The better you get, the harder it is to remember what it felt like not knowing what was around the bend. And when you forget that, struggle starts to look like a personal failure instead of a harder section of river.

That’s where the bootstraps mentality sneaks in.

If the run wasn’t that hard, then the swimmer must be reckless.
If the climb was just effort, then the person still climbing must not want it badly enough.

It’s comforting logic. It turns survival into virtue. It lets us believe the river is fair.

But rivers aren’t fair. They’re just rivers.

What I love about Isbell, and why that lyric keeps opening new doors for me, is that he doesn’t deny where he’s standing. He also doesn’t pretend he built the mountain himself. He names the water. Quietly. Without apology or performance.

That same awareness shows up all over his writing. In the way he talks about love, time, recovery, belonging. Not as victories, but as things he was helped through. Things that could’ve gone differently.

That’s the kind of humility I want my girls to grow up around.
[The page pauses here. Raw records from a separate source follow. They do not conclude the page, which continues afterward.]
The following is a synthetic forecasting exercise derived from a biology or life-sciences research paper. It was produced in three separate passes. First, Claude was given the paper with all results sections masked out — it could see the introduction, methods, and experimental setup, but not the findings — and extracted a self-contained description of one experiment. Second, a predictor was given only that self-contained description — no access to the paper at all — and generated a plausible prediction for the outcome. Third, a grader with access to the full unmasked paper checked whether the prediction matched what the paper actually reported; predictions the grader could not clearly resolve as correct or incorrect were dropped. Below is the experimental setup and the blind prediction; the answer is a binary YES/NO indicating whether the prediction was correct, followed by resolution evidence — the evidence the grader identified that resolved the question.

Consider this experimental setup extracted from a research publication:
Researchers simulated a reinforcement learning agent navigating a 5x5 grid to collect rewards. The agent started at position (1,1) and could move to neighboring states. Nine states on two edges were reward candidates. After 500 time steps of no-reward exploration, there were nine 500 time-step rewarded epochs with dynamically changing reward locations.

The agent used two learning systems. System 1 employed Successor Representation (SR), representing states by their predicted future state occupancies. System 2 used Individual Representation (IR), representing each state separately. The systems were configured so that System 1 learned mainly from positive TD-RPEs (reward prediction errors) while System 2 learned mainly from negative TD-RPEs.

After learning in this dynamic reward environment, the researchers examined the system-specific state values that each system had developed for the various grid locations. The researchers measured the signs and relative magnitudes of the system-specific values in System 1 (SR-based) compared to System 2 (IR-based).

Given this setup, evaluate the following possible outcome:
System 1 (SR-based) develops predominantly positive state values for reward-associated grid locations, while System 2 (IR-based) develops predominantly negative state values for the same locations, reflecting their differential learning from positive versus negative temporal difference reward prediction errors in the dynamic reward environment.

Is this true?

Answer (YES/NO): YES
Not the kind that downplays effort. But the kind that refuses to pretend things were never hard.

Humility sounds like:
“This looks easy because I’ve done it a lot.”
“I didn’t know this at first either.”
“Someone helped me there.”
“I was scared the first time too.”

No lectures. No manifestos. Just honest river talk.

Because when you don’t minimize complexity, you give people permission to struggle without shame. You teach them that ability grows, that fear is data, and that asking for help doesn’t mean you’re weak. It means you’re still learning the river.

The top of the mountain will always make the climb look shorter than it was.

The trick is remembering what it felt like to be halfway up, lungs burning, wondering if you picked the right route at all.

That memory is the difference between experience and wisdom.

And maybe that’s what living in any world with a soft heart actually requires. Not denying where you are. Just being honest about how you got there, and who helped keep you upright along the way.

Lately I’ve noticed my girls watching more than listening.

They watch how I explain things. Whether I rush past the hard parts or slow down long enough to name them. Whether I pretend something was easy or admit it took time, help, and a few swims.

Sometimes that looks like standing on the bank, pointing downstream, and saying, “There’s a clean line here, but we’ll scout it first.” Not because I don’t trust them. Because I do.

I want them to grow up knowing that confidence doesn’t come from pretending the river is simple. It comes from learning how to read it, asking questions, and knowing when to eddy out.

There’s a line in If We Were Vampires that always lands softer than it sounds.
“Maybe time running out is a gift.”

Maybe it is.

Maybe knowing we don’t have forever is what makes us more honest about the help we’ve received. More careful with the stories we tell about how we got here. More willing to leave a map instead of a myth.

The river will look different from the top for them someday too.

I just hope when they describe the run, they remember to say where the eddies were.